DATA UNDER STUDY.
= = = =
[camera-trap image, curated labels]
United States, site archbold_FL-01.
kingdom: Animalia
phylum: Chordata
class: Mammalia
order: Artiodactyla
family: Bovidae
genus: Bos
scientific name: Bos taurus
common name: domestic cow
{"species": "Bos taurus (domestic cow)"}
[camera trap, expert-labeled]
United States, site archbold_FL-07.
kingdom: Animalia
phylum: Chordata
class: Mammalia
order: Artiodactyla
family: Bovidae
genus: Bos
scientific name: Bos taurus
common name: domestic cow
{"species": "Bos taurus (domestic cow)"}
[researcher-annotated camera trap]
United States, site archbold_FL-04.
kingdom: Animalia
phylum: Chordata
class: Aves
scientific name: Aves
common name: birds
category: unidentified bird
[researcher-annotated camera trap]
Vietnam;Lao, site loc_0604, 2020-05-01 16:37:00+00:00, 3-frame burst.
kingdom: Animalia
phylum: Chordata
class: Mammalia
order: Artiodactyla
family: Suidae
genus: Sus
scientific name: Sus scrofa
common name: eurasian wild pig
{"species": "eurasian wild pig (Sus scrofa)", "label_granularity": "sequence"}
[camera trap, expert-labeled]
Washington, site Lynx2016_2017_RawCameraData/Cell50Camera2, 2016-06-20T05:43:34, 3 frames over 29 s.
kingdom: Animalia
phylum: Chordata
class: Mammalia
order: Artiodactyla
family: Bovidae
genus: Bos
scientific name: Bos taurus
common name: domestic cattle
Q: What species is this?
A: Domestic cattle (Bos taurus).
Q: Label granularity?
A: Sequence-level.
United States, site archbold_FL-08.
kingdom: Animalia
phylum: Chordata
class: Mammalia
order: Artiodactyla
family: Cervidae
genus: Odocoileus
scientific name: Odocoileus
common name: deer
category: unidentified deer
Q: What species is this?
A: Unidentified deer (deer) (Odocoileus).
= = = =
GOAL OF THE EXERCISE.
Output the data exactly, from the first line through the line that holds "category: unidentified bird", so that no later line appears.

RESULT OF THIS TASK.
[camera-trap image, curated labels]
United States, site archbold_FL-01.
kingdom: Animalia
phylum: Chordata
class: Mammalia
order: Artiodactyla
family: Bovidae
genus: Bos
scientific name: Bos taurus
common name: domestic cow
{"species": "Bos taurus (domestic cow)"}
[camera trap, expert-labeled]
United States, site archbold_FL-07.
kingdom: Animalia
phylum: Chordata
class: Mammalia
order: Artiodactyla
family: Bovidae
genus: Bos
scientific name: Bos taurus
common name: domestic cow
{"species": "Bos taurus (domestic cow)"}
[researcher-annotated camera trap]
United States, site archbold_FL-04.
kingdom: Animalia
phylum: Chordata
class: Aves
scientific name: Aves
common name: birds
category: unidentified bird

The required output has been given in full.